## TASK DIRECTIONS:
Copy the material from its start through the line containing "70.7 meters", both ends included, keeping the requests unchanged but raising every coordinate and distance in the answers by 101. Leave out the pictures.

## MATERIAL FOR THIS EXERCISE:
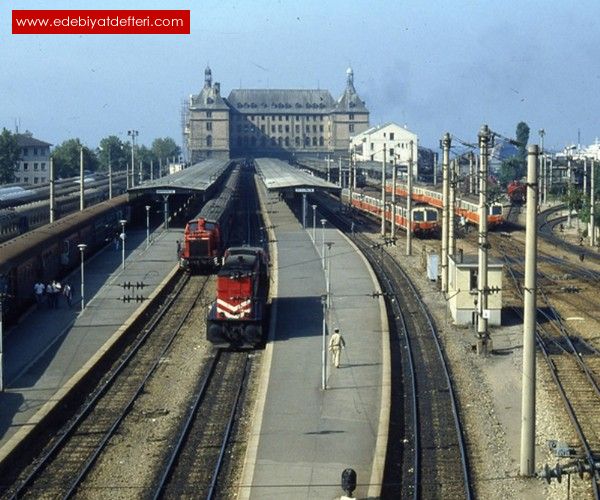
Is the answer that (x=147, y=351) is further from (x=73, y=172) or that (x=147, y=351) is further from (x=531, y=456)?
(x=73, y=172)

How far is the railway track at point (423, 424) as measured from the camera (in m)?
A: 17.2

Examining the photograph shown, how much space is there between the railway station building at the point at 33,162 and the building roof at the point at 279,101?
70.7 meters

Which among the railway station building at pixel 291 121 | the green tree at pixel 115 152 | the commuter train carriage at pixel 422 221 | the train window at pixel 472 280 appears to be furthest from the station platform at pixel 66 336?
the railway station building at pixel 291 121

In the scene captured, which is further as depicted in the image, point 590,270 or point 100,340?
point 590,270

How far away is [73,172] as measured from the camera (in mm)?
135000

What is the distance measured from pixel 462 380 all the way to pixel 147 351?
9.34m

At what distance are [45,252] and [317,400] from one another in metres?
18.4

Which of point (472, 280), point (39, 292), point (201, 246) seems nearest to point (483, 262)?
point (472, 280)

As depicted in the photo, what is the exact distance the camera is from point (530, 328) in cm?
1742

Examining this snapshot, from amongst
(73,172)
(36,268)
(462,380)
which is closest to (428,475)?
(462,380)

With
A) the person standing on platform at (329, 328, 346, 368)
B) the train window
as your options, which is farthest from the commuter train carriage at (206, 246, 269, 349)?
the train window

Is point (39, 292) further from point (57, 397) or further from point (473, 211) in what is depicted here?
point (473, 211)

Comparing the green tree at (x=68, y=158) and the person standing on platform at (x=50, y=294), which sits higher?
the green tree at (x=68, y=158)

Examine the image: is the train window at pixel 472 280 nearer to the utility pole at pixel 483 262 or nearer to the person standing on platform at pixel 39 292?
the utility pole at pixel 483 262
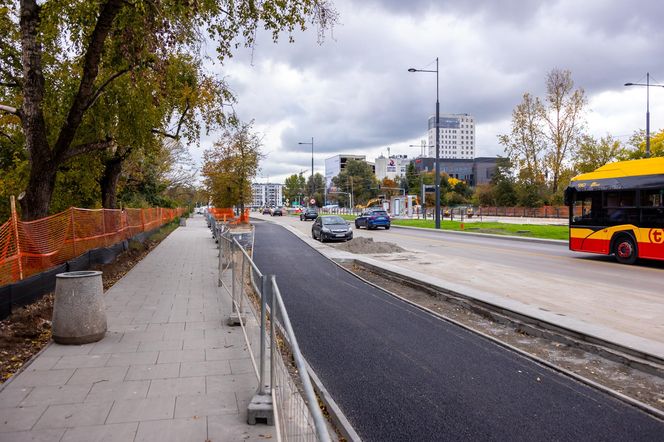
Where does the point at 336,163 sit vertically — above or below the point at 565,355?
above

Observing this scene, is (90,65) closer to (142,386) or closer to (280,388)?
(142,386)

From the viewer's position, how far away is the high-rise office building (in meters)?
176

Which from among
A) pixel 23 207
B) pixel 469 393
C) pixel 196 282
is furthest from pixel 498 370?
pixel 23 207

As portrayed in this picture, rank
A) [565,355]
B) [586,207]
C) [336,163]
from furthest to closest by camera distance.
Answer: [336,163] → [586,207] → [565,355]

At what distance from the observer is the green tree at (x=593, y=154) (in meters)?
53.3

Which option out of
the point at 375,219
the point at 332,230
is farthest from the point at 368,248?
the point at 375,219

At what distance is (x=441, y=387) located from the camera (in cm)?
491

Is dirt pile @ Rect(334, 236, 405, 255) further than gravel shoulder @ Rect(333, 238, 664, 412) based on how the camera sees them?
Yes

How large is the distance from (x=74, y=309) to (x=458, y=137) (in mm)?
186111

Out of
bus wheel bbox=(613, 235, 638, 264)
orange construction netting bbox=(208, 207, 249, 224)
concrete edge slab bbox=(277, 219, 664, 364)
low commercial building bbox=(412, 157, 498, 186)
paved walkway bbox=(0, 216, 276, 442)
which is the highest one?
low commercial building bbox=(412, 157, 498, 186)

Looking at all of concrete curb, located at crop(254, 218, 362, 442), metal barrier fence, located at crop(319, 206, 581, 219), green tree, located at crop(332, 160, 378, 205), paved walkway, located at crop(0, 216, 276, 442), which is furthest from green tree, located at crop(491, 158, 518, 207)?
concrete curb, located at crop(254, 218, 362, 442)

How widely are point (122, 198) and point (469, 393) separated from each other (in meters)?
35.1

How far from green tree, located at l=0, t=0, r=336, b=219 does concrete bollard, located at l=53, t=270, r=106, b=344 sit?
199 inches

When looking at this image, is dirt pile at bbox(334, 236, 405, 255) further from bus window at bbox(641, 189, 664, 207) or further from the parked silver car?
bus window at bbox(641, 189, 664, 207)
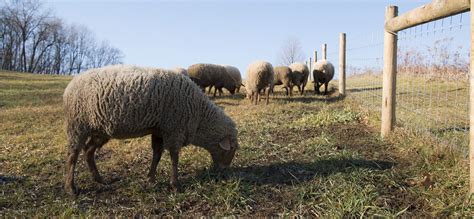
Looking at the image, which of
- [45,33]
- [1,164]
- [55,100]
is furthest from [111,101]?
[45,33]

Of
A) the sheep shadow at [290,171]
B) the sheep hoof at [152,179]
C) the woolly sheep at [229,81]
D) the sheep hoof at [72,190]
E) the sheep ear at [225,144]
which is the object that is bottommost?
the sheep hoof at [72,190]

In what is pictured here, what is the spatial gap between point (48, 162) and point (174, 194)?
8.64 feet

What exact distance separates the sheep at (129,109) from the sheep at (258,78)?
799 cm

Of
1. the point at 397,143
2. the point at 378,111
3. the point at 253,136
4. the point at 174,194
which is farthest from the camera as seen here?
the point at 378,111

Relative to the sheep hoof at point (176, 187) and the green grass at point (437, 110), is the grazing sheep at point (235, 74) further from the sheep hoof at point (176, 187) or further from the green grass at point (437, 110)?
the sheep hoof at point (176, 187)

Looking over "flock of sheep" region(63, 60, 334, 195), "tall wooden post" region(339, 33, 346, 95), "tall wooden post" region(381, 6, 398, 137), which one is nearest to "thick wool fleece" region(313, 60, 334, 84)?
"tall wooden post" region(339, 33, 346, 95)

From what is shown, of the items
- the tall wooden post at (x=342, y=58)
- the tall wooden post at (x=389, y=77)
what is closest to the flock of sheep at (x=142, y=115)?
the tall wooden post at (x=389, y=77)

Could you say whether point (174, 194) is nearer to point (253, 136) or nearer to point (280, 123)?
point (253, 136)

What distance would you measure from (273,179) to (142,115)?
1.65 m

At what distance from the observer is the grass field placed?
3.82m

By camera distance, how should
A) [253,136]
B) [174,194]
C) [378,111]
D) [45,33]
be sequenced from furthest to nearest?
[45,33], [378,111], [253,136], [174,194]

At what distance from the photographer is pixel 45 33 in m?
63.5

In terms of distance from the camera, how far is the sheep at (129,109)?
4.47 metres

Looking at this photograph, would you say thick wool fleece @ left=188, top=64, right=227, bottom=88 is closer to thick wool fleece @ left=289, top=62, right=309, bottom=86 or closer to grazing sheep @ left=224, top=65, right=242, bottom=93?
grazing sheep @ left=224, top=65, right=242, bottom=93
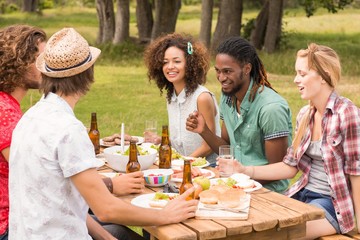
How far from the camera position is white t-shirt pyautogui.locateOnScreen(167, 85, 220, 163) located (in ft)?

## ANSWER TO THE EXERCISE:
Is the answer that (x=147, y=351) is further from (x=73, y=172) or that (x=147, y=351) is further from (x=531, y=456)?
(x=174, y=273)

How far is the railway track at point (423, 424) as measured from the camera (in m)?
A: 118.2

Examining the photograph shown, how much space is there between the railway station building at the point at 33,162 and the building roof at the point at 279,101?
171.7 meters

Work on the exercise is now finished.